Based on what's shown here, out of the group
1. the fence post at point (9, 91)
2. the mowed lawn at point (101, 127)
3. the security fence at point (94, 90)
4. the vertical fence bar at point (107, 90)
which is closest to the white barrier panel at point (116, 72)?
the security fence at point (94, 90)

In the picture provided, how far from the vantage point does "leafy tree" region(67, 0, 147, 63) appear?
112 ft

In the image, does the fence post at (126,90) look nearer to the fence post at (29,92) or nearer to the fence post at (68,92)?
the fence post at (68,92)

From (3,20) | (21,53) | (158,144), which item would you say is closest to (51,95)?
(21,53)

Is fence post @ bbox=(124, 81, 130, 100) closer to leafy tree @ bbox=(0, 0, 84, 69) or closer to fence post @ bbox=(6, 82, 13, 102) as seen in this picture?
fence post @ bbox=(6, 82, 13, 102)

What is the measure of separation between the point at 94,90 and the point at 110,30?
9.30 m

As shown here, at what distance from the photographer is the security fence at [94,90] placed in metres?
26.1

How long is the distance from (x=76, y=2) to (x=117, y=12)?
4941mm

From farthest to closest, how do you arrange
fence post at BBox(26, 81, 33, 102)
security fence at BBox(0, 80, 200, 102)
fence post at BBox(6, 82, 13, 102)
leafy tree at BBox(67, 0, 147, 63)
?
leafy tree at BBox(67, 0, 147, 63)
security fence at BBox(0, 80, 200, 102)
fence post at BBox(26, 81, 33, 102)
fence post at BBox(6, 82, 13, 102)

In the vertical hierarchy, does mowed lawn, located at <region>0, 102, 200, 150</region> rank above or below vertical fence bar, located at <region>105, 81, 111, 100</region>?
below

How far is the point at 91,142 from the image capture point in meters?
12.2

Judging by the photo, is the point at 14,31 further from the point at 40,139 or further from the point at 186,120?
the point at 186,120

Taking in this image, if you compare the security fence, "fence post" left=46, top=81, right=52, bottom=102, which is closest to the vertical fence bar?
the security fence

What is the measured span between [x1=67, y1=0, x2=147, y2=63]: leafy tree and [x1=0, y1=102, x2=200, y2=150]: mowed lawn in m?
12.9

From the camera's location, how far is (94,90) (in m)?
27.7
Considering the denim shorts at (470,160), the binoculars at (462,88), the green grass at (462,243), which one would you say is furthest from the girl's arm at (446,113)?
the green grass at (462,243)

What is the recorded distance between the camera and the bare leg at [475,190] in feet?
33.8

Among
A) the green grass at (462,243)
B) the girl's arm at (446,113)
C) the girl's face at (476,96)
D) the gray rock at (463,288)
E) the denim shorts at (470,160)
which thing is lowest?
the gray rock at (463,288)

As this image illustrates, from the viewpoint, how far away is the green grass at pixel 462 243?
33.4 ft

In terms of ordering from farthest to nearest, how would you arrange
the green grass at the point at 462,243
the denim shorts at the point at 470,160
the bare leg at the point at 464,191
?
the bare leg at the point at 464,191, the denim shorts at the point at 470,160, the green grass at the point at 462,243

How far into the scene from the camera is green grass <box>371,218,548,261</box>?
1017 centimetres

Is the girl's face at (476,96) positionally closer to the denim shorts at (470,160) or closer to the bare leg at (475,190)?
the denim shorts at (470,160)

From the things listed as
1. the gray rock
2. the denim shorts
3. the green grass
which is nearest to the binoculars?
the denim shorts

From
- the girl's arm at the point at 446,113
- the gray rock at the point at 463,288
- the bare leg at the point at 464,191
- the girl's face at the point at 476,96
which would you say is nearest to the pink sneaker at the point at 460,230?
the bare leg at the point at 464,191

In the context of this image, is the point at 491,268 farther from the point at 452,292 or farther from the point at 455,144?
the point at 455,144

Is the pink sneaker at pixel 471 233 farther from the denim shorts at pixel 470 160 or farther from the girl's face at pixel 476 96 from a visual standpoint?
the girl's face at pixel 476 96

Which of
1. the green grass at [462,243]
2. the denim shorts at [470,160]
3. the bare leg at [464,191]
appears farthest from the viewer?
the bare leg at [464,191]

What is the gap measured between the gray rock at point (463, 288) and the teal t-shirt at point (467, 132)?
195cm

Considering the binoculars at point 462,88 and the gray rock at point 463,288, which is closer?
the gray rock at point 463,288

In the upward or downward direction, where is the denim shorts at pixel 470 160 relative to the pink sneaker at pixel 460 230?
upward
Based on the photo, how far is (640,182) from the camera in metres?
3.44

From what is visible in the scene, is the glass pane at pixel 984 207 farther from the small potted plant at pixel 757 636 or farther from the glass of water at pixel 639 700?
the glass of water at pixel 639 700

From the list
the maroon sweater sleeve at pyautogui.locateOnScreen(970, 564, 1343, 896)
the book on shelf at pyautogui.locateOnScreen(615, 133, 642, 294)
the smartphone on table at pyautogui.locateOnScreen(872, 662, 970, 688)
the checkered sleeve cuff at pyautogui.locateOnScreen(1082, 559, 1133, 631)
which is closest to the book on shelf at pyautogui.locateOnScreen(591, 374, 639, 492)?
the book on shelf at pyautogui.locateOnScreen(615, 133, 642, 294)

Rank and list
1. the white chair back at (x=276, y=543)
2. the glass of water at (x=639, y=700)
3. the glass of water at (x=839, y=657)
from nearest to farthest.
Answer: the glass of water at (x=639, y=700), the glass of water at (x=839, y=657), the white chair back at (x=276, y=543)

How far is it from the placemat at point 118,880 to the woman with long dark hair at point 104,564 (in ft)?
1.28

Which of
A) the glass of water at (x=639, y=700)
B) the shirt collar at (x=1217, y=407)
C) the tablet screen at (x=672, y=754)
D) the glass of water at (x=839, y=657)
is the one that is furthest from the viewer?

________________________________________

REQUIRED TASK: Copy the listing above line for line, with no changes.

ANSWER FOR THIS EXERCISE:
Based on what's shown here, out of the group
1. the fence post at point (9, 91)
2. the mowed lawn at point (101, 127)
3. the security fence at point (94, 90)
4. the vertical fence bar at point (107, 90)
which is closest to the white barrier panel at point (116, 72)?
the security fence at point (94, 90)

In the picture provided, how far from the vantage point does "leafy tree" region(67, 0, 147, 63) appear?
112 ft

In the image, does the fence post at (126,90) look nearer to the fence post at (29,92) or nearer to the fence post at (68,92)?
the fence post at (68,92)

From (3,20) | (21,53) | (158,144), which item would you say is closest to (51,95)?
(21,53)

Is fence post @ bbox=(124, 81, 130, 100) closer to leafy tree @ bbox=(0, 0, 84, 69) or closer to fence post @ bbox=(6, 82, 13, 102) as seen in this picture?
fence post @ bbox=(6, 82, 13, 102)

What is the measure of separation between the point at 94,90 and the point at 110,30?
9.30 m

As shown here, at what distance from the photographer is the security fence at [94,90] placed in metres?
26.1

How long is the distance from (x=76, y=2) to (x=117, y=12)?
4941mm

From farthest to closest, how do you arrange
fence post at BBox(26, 81, 33, 102)
security fence at BBox(0, 80, 200, 102)
fence post at BBox(6, 82, 13, 102)
leafy tree at BBox(67, 0, 147, 63)
?
leafy tree at BBox(67, 0, 147, 63)
security fence at BBox(0, 80, 200, 102)
fence post at BBox(26, 81, 33, 102)
fence post at BBox(6, 82, 13, 102)

In the vertical hierarchy, does mowed lawn, located at <region>0, 102, 200, 150</region> rank above or below vertical fence bar, located at <region>105, 81, 111, 100</region>?
below

How far is the point at 91,142 from the image capture point in meters?
12.2

Judging by the photo, is the point at 14,31 further from the point at 40,139 or further from the point at 186,120?
the point at 186,120

Taking in this image, if you compare the security fence, "fence post" left=46, top=81, right=52, bottom=102, which is closest to the vertical fence bar?
the security fence

What is the measured span between [x1=67, y1=0, x2=147, y2=63]: leafy tree and [x1=0, y1=102, x2=200, y2=150]: mowed lawn in m?
12.9

From the camera's location, how far is (94,90) (in m)?
27.7
Considering the denim shorts at (470,160), the binoculars at (462,88), the green grass at (462,243), which one would you say is furthest from the girl's arm at (446,113)?
the green grass at (462,243)

What is the recorded distance between the camera and the bare leg at [475,190] in feet?
33.8

Among
A) the green grass at (462,243)
B) the girl's arm at (446,113)
C) the girl's face at (476,96)
D) the gray rock at (463,288)
E) the denim shorts at (470,160)
which thing is lowest?
the gray rock at (463,288)

As this image illustrates, from the viewpoint, how far away is the green grass at pixel 462 243?
33.4 ft

In terms of ordering from farthest to nearest, how would you arrange
the green grass at the point at 462,243
the denim shorts at the point at 470,160
the bare leg at the point at 464,191
?
the bare leg at the point at 464,191, the denim shorts at the point at 470,160, the green grass at the point at 462,243

How far into the scene from the camera is green grass <box>371,218,548,261</box>?
1017 centimetres

Is the girl's face at (476,96) positionally closer to the denim shorts at (470,160) or closer to the bare leg at (475,190)?
the denim shorts at (470,160)

From the things listed as
1. the gray rock
2. the denim shorts
3. the green grass
which is nearest to the binoculars?
the denim shorts

From
- the girl's arm at the point at 446,113
- the gray rock at the point at 463,288
- the bare leg at the point at 464,191
- the girl's face at the point at 476,96
which would you say is nearest to the pink sneaker at the point at 460,230?
the bare leg at the point at 464,191

In the context of this image, is the point at 491,268 farther from the point at 452,292 or farther from the point at 455,144?
the point at 455,144

Is the pink sneaker at pixel 471 233 farther from the denim shorts at pixel 470 160 or farther from the girl's face at pixel 476 96 from a visual standpoint?
the girl's face at pixel 476 96

Which of
1. the green grass at [462,243]
2. the denim shorts at [470,160]
3. the bare leg at [464,191]
appears farthest from the viewer?
the bare leg at [464,191]

What is the gap measured between the gray rock at point (463, 288) and the teal t-shirt at point (467, 132)?
195cm

Considering the binoculars at point 462,88 and the gray rock at point 463,288, which is closer?
the gray rock at point 463,288

In the upward or downward direction, where is the denim shorts at pixel 470 160 relative to the pink sneaker at pixel 460 230?
upward
Based on the photo, how far is (640,182) from the camera in metres?
3.44

From what is visible in the scene, is the glass pane at pixel 984 207 farther from the small potted plant at pixel 757 636 or farther from the glass of water at pixel 639 700?
the glass of water at pixel 639 700

From the list
the maroon sweater sleeve at pyautogui.locateOnScreen(970, 564, 1343, 896)
the book on shelf at pyautogui.locateOnScreen(615, 133, 642, 294)
the smartphone on table at pyautogui.locateOnScreen(872, 662, 970, 688)
the checkered sleeve cuff at pyautogui.locateOnScreen(1082, 559, 1133, 631)
which is closest to the book on shelf at pyautogui.locateOnScreen(591, 374, 639, 492)?
the book on shelf at pyautogui.locateOnScreen(615, 133, 642, 294)

Rank and list
1. the white chair back at (x=276, y=543)
2. the glass of water at (x=639, y=700)
3. the glass of water at (x=839, y=657)
from nearest to farthest.
Answer: the glass of water at (x=639, y=700), the glass of water at (x=839, y=657), the white chair back at (x=276, y=543)

How far is it from the placemat at point 118,880 to the woman with long dark hair at point 104,564 (in ft)?
1.28

Which of
A) the glass of water at (x=639, y=700)
B) the shirt collar at (x=1217, y=407)
C) the tablet screen at (x=672, y=754)
D) the glass of water at (x=839, y=657)
is the one that is furthest from the viewer?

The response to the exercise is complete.